Culture

Miss Marvel est Américaine ET musulmane, c'est ça qui est nouveau

Romain Mielcarek, mis à jour le 14.11.2013 à 19 h 22

Mais attendez... Miss Marvel, c'était pas déjà une grande blonde en 1977?

La famille Kahn, immigrés du Pakistan, a peur de la voir fréquenter des garçons. © Marvel.

La famille Kahn, immigrés du Pakistan, a peur de la voir fréquenter des garçons. © Marvel.

Miss Marvel, la nouvelle héroïne de l'univers éponyme de comics américains (Spiderman, les X-Men, Iron Man, Hulk, etc) a déjà fait jaser toute la presse. La cause? Celle qui débarque dans les bacs en février 2014, est une adolescente musulmane ET américaine de la banlieue new-yorkaise.

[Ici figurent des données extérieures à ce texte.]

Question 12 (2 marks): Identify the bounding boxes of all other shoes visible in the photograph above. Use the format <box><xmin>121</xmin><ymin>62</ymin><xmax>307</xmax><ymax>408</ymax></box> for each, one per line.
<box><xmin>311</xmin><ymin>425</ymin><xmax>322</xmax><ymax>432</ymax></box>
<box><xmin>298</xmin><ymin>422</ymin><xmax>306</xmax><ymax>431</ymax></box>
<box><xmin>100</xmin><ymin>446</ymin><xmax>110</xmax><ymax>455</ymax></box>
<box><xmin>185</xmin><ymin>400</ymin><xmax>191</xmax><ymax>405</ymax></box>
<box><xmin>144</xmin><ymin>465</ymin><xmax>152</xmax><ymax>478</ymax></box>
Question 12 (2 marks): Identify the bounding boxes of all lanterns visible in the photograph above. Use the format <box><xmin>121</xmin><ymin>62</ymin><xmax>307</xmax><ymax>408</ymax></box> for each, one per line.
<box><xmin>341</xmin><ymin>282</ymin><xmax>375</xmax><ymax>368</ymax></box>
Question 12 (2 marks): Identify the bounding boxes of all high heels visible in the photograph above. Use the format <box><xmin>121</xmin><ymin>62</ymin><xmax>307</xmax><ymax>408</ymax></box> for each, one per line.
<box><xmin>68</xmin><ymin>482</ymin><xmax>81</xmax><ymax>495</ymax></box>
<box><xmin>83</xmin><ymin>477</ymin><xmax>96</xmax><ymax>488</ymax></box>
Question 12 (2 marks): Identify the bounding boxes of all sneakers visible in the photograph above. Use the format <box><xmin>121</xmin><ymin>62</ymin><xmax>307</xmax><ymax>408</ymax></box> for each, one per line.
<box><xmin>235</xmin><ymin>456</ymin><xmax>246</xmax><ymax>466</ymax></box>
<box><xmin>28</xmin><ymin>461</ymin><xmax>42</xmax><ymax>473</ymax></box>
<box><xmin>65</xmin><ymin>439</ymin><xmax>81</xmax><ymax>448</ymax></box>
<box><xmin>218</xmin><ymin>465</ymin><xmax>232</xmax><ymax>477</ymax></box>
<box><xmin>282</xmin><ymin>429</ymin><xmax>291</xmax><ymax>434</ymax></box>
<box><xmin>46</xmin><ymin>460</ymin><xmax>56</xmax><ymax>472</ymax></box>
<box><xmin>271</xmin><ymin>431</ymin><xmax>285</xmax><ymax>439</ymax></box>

L'univers Marvel disposait déjà d'une poignée de personnages musulmans, mais tous originaires du Moyen-Orient. Les X-Men accueillent occasionnellement depuis 2002 une certaine Dust, afghane en burqa sauvée par les célèbres mutants.

Dès les années 1980, Arabian Knight avait accompagné les aventures de plusieurs personnages de la franchise, de l'Egypte à l'Irak. Mais jamais d'Américain musulman.

Chez DC, le principal concurrent de Marvel, on a aussi abordé la problématique de l'islam dans plusieurs comics avec la même timidité. Batman, notamment, a défrayé la chronique en accueillant parmi ses coéquipiers un jeune banlieusard parisien d'origine algérienne, Nightrunner. Superman devait lui aussi être accompagné par un certain Sharif. Les scénaristes du célèbre héros en collants bleus avaient finalement beaucoup hésité, avant d'abandonner le projet sans explications. DC saute finalement le pas en septembre 2012 avec Simon Baz, un Libano-Américain qui rejoint l'équipe de Green Lantern.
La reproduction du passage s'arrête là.